Peter — Abdul-Rahman — Kassig, a 26-year-old American aid worker and former Army Ranger, is the latest hostage to be beheaded by ISIS (Islamic State of Iraq and the Levant, aka Islamic State).  Raised a Methodist, he converted to Islam during captivity.  His murder drew much media revulsion and Pres. Obama called it “an act of pure evil.”

Other Western victims of ISIS beheadings include the American journalists James Foley and Steven Sotloff as well as two British citizens, David Haines, a former Royal Air Force engineer, and Alan Henning, a taxi driver.  ISIS is also rumored to be holding an unknown number of additional Western aid workers and some of them will likely be beheaded in the near future.

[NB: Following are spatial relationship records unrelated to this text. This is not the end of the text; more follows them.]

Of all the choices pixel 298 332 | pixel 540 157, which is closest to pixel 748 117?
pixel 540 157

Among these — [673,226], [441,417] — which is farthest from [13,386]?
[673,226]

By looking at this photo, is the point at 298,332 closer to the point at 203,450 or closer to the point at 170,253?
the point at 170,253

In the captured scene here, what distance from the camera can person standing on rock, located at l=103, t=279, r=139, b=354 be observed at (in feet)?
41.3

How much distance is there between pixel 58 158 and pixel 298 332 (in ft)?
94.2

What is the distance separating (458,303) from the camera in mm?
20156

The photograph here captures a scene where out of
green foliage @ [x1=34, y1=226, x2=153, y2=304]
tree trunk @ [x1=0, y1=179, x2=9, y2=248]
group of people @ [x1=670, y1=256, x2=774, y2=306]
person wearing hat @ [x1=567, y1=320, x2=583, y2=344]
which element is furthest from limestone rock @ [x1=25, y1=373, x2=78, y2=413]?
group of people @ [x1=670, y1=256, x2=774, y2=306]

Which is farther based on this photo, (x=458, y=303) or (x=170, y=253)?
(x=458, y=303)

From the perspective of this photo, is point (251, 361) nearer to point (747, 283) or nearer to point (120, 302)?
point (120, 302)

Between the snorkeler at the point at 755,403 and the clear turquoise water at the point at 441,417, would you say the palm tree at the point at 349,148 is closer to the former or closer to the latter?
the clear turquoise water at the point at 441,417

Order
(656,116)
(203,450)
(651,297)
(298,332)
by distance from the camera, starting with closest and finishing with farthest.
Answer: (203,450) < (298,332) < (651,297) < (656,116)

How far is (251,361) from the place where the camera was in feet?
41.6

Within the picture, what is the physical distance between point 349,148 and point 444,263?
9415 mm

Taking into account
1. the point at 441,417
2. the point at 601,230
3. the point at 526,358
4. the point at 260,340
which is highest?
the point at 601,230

Decapitation is a public ritual of political theatre that dates from ancient times.  It is designed not simply to gruesomely kill a victim, but to send a powerful message to adversaries, both local and foreign.  The ISIS killings of Kassig and the other Westerns were acts intended to shock U.S. and UK governments and citizens and as well as Islamic adversaries.  These acts of war have been very provocative, generating a sense of rage on both sides of the Atlantic.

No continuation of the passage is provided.